──────── PROVIDED DATA ────────
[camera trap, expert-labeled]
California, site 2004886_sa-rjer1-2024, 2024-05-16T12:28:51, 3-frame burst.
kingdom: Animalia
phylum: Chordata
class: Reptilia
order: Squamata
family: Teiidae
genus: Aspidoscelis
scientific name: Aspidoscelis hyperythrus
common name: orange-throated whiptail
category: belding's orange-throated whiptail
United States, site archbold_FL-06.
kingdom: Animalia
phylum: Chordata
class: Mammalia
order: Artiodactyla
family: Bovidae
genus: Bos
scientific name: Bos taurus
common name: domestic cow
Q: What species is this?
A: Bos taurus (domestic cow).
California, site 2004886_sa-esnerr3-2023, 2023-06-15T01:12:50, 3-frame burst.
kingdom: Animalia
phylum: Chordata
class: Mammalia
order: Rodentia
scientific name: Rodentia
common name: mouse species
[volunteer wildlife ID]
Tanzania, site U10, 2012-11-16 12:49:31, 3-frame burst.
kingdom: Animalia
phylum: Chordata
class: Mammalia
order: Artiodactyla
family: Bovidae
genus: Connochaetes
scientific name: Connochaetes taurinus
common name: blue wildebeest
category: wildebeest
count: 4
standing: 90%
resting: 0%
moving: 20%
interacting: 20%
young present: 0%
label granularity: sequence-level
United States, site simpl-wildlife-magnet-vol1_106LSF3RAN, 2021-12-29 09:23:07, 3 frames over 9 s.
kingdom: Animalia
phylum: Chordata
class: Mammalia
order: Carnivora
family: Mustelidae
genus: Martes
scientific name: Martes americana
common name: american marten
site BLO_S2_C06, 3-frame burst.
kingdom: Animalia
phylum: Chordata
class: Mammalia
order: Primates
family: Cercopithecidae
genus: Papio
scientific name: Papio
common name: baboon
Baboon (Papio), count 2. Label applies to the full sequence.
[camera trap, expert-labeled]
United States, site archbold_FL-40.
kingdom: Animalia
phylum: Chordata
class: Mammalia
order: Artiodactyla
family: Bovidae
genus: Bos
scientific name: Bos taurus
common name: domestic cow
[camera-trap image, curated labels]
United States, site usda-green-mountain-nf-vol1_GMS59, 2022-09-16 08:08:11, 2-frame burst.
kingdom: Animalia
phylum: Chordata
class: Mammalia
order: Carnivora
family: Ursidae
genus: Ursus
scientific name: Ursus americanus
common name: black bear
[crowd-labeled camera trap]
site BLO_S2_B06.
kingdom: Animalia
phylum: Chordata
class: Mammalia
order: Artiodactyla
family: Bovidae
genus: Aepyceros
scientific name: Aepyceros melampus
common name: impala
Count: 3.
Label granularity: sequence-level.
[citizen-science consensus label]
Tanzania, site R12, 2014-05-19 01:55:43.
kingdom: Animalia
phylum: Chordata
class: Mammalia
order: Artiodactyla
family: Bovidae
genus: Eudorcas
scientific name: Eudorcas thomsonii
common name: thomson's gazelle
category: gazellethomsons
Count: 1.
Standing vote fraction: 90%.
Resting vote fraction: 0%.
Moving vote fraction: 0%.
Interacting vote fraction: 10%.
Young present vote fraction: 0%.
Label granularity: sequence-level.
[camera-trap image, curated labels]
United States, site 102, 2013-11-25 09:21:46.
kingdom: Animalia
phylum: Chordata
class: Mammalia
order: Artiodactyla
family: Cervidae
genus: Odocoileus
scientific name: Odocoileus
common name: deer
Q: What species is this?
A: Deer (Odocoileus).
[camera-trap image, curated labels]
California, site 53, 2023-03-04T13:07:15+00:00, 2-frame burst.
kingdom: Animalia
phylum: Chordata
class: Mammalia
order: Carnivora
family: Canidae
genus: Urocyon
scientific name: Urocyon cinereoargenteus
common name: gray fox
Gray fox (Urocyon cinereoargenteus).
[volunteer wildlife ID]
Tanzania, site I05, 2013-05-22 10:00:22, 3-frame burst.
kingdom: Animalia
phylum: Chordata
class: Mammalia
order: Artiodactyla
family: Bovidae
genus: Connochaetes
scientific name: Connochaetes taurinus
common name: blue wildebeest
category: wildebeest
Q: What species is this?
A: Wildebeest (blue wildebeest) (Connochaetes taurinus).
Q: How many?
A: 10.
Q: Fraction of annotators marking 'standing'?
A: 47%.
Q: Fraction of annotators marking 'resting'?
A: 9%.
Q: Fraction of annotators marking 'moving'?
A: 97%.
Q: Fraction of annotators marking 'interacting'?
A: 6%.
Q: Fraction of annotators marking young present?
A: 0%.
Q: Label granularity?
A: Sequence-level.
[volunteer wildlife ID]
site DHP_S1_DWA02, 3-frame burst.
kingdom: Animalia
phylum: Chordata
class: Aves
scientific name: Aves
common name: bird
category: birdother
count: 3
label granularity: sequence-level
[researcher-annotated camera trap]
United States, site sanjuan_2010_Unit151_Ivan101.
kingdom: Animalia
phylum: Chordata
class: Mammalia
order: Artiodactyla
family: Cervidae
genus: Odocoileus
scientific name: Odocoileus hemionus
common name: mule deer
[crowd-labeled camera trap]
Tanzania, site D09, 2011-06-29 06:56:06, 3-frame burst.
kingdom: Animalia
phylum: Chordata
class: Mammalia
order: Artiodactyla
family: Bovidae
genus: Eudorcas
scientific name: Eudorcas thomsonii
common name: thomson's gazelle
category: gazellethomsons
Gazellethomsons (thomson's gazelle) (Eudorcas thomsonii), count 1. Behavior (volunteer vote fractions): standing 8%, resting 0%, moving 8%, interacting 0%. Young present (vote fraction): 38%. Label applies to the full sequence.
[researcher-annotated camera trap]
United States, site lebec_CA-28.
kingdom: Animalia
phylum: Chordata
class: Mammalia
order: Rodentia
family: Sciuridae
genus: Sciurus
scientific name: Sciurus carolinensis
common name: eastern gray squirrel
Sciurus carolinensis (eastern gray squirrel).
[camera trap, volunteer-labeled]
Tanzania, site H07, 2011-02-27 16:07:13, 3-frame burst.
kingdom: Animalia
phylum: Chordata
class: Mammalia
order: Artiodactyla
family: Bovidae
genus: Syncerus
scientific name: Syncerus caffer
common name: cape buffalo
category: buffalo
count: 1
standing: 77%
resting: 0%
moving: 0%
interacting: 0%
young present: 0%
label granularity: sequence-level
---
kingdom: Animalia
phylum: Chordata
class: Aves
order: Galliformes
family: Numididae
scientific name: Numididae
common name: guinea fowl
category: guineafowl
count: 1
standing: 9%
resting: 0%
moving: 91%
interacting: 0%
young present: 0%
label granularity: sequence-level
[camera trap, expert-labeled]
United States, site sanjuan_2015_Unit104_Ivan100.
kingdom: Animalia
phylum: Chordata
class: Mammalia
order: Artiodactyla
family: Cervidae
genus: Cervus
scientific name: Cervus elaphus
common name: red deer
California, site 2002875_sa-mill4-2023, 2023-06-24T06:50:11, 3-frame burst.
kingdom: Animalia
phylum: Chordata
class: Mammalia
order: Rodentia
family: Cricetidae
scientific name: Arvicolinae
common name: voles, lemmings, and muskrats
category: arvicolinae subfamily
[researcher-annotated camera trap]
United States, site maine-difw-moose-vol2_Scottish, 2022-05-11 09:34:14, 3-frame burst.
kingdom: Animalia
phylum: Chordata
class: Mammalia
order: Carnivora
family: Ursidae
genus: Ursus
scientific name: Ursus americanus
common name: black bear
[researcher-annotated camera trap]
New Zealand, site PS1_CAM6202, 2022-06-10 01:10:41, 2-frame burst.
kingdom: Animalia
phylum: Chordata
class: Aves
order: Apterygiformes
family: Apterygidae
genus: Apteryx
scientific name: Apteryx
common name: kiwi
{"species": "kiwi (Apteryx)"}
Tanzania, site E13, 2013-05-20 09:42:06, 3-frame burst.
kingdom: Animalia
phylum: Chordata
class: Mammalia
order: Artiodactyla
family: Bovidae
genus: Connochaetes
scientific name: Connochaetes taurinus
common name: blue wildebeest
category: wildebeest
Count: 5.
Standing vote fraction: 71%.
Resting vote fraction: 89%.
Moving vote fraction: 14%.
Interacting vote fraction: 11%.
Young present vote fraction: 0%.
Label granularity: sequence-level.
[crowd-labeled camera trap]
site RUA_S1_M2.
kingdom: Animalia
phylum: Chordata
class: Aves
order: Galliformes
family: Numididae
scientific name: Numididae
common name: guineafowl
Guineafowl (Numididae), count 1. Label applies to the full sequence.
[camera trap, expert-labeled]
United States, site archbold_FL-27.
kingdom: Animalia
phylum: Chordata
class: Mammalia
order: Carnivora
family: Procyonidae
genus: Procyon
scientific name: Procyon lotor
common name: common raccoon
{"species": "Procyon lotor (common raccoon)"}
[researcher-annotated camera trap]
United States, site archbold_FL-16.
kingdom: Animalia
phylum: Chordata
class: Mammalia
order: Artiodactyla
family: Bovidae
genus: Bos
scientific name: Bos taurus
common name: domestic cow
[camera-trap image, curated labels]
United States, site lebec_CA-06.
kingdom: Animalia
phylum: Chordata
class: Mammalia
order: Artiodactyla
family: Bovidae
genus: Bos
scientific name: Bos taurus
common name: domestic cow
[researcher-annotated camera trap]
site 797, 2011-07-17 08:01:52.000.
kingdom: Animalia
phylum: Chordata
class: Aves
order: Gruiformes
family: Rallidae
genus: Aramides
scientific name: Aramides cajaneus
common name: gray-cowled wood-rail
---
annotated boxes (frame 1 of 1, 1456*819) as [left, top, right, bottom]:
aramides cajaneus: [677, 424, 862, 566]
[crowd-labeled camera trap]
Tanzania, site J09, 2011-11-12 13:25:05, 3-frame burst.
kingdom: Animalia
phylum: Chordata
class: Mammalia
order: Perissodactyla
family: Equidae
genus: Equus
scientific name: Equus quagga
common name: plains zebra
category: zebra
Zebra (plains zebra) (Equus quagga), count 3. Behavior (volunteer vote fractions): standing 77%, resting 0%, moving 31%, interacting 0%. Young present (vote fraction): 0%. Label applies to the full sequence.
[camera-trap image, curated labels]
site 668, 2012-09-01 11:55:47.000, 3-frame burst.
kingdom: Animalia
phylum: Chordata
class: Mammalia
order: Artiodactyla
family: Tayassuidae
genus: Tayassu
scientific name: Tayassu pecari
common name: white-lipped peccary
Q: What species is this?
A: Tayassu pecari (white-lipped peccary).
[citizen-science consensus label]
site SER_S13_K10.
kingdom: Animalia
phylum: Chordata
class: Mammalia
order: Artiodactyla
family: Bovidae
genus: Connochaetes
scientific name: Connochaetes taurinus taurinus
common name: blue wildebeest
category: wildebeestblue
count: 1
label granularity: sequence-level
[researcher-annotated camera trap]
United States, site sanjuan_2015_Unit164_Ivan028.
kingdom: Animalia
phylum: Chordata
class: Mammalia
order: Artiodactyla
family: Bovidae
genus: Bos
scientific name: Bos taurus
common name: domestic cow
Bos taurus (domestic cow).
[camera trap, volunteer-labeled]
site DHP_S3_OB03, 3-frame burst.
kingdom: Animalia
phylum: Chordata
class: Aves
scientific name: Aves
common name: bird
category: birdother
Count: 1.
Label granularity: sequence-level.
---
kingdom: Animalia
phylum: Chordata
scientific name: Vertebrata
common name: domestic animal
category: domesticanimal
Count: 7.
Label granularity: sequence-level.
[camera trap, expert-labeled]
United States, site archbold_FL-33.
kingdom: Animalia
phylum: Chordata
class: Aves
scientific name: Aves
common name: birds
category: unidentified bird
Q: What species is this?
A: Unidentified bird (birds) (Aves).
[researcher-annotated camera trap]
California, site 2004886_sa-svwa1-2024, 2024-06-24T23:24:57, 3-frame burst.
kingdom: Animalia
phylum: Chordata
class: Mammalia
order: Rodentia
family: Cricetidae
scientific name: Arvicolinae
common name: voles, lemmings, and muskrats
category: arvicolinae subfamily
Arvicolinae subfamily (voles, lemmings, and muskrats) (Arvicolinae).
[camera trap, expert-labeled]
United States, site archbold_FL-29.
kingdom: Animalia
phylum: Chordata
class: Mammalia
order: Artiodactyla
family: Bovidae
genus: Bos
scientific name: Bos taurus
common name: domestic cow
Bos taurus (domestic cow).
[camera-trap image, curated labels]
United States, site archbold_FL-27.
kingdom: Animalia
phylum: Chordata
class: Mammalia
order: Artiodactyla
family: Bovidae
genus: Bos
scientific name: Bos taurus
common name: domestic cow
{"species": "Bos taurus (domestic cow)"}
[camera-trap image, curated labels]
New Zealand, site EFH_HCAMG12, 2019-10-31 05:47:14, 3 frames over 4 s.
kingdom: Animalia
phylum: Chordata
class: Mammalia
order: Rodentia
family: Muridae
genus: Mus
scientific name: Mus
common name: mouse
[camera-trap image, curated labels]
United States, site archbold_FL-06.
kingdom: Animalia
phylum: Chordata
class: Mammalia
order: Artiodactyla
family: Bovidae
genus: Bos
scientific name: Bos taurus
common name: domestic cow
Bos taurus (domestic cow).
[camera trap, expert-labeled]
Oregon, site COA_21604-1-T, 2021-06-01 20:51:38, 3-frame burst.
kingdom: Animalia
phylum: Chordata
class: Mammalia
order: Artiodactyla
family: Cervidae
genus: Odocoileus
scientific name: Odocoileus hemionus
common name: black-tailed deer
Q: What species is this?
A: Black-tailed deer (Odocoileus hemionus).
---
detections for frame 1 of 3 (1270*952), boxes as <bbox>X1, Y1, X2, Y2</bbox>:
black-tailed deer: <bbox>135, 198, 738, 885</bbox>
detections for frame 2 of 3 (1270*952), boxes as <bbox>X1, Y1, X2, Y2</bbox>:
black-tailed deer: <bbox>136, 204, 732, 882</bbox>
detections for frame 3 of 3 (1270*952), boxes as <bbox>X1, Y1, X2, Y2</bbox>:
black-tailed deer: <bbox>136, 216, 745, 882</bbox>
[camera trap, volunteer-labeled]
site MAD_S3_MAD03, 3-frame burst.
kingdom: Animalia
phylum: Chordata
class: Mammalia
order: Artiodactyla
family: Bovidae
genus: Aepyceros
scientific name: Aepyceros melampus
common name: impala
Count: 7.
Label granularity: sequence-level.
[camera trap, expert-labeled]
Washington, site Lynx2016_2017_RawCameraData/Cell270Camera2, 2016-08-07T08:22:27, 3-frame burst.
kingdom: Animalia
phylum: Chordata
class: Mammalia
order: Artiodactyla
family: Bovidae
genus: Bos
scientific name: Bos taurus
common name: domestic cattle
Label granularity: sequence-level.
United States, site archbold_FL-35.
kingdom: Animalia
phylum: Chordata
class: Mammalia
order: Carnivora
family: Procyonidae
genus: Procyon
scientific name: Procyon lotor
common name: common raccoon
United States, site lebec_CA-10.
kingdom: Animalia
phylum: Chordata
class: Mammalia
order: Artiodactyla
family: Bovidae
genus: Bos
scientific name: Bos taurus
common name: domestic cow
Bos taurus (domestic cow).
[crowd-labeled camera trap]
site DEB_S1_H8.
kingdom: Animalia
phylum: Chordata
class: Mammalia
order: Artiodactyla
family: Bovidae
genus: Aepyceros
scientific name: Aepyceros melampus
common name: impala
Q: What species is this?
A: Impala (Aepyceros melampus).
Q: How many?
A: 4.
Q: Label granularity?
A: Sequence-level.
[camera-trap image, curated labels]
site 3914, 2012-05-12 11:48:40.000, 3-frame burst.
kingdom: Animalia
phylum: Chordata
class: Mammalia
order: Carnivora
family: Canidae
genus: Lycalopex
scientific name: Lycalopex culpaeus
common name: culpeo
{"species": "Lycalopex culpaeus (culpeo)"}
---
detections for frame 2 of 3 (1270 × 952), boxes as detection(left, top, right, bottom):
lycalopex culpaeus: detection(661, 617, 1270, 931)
────────
#### [THE TASK]
Please reproduce exactly the lines from the first one of the records above through the line containing "genus: Martes", both included, and nothing else.

#### [EXERCISE RESULT]
[camera trap, expert-labeled]
California, site 2004886_sa-rjer1-2024, 2024-05-16T12:28:51, 3-frame burst.
kingdom: Animalia
phylum: Chordata
class: Reptilia
order: Squamata
family: Teiidae
genus: Aspidoscelis
scientific name: Aspidoscelis hyperythrus
common name: orange-throated whiptail
category: belding's orange-throated whiptail
United States, site archbold_FL-06.
kingdom: Animalia
phylum: Chordata
class: Mammalia
order: Artiodactyla
family: Bovidae
genus: Bos
scientific name: Bos taurus
common name: domestic cow
Q: What species is this?
A: Bos taurus (domestic cow).
California, site 2004886_sa-esnerr3-2023, 2023-06-15T01:12:50, 3-frame burst.
kingdom: Animalia
phylum: Chordata
class: Mammalia
order: Rodentia
scientific name: Rodentia
common name: mouse species
[volunteer wildlife ID]
Tanzania, site U10, 2012-11-16 12:49:31, 3-frame burst.
kingdom: Animalia
phylum: Chordata
class: Mammalia
order: Artiodactyla
family: Bovidae
genus: Connochaetes
scientific name: Connochaetes taurinus
common name: blue wildebeest
category: wildebeest
count: 4
standing: 90%
resting: 0%
moving: 20%
interacting: 20%
young present: 0%
label granularity: sequence-level
United States, site simpl-wildlife-magnet-vol1_106LSF3RAN, 2021-12-29 09:23:07, 3 frames over 9 s.
kingdom: Animalia
phylum: Chordata
class: Mammalia
order: Carnivora
family: Mustelidae
genus: Martes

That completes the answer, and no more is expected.